Attendees had the chance to visit with NRCS staff that serve as agency representatives and work directly with the three federally recognized tribes in the state. Melony Sikes, NRCS American Indian/Alaskan Natives Emphasis Program Manager, and Gary Stephens, NRCS American Indian Liaison, welcomed staff and offered a brief historical overview of the state’s tribes and the conservation work that has come from the agency’s working partnerships.
Texas is home to the Tigua of the Yselta Del Sur Pueblo, located in El Paso; Kickapoo Traditional Tribe of Texas, located in Eagle Pass; and the Alabama Coushatta in Livingston. Currently, the NRCS has working relationships with all three tribes in the state which have resulted in conservation plans and active program participation.
“Every year we have a poster that commemorates a segment of American Indian heritage; this year’s selection highlighted the harvest of wild rice in Michigan,” Sikes said.

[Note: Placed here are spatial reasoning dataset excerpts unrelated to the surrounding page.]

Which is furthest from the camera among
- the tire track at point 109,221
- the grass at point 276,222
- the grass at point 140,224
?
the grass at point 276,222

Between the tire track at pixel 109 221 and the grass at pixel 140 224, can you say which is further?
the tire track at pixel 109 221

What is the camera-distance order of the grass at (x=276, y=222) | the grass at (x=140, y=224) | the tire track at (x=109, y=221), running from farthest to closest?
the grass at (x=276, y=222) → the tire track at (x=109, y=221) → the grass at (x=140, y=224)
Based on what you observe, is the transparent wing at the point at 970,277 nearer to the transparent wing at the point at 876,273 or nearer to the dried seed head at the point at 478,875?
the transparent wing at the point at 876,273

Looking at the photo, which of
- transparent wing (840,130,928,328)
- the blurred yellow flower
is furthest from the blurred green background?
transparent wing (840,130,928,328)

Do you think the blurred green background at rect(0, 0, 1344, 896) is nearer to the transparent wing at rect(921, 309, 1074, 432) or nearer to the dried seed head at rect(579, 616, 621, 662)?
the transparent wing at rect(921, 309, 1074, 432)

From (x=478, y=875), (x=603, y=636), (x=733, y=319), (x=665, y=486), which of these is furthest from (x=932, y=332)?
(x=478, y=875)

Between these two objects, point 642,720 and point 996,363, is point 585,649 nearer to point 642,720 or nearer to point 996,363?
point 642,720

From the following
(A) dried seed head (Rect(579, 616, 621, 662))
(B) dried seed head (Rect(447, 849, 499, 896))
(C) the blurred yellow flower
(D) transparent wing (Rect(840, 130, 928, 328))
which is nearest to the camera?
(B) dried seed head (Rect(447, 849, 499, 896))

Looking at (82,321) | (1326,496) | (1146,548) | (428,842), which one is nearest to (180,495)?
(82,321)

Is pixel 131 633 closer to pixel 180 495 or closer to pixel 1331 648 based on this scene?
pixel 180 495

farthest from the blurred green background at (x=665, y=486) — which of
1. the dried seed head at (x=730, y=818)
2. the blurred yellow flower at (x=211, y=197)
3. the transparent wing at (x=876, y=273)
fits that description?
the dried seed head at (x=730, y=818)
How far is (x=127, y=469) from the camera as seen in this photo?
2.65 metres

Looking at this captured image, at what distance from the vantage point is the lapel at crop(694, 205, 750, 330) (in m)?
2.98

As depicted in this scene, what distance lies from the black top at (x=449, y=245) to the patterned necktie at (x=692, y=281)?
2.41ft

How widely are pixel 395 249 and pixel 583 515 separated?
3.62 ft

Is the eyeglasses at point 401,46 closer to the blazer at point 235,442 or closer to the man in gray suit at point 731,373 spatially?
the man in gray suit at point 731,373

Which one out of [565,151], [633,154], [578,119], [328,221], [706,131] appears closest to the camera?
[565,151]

Texas wildrice, Zizania texana, was highlighted at the observance since it was historically important to the Native American people who populated the headwaters of the San Marcos River for centuries.”
American Indian Heritage Month enhances our efforts to honor tribal sovereignty and provides a portal for us to work one-on-one, incorporating conservation and protecting tribal resources with the Texas American Indian population.
“This event offered an opportunity to highlight the assistance NRCS has provided to enhance the natural resource base on tribal and private lands in Texas, while observing the contributions Native Americans have made to Texas and the United States,” Sikes noted.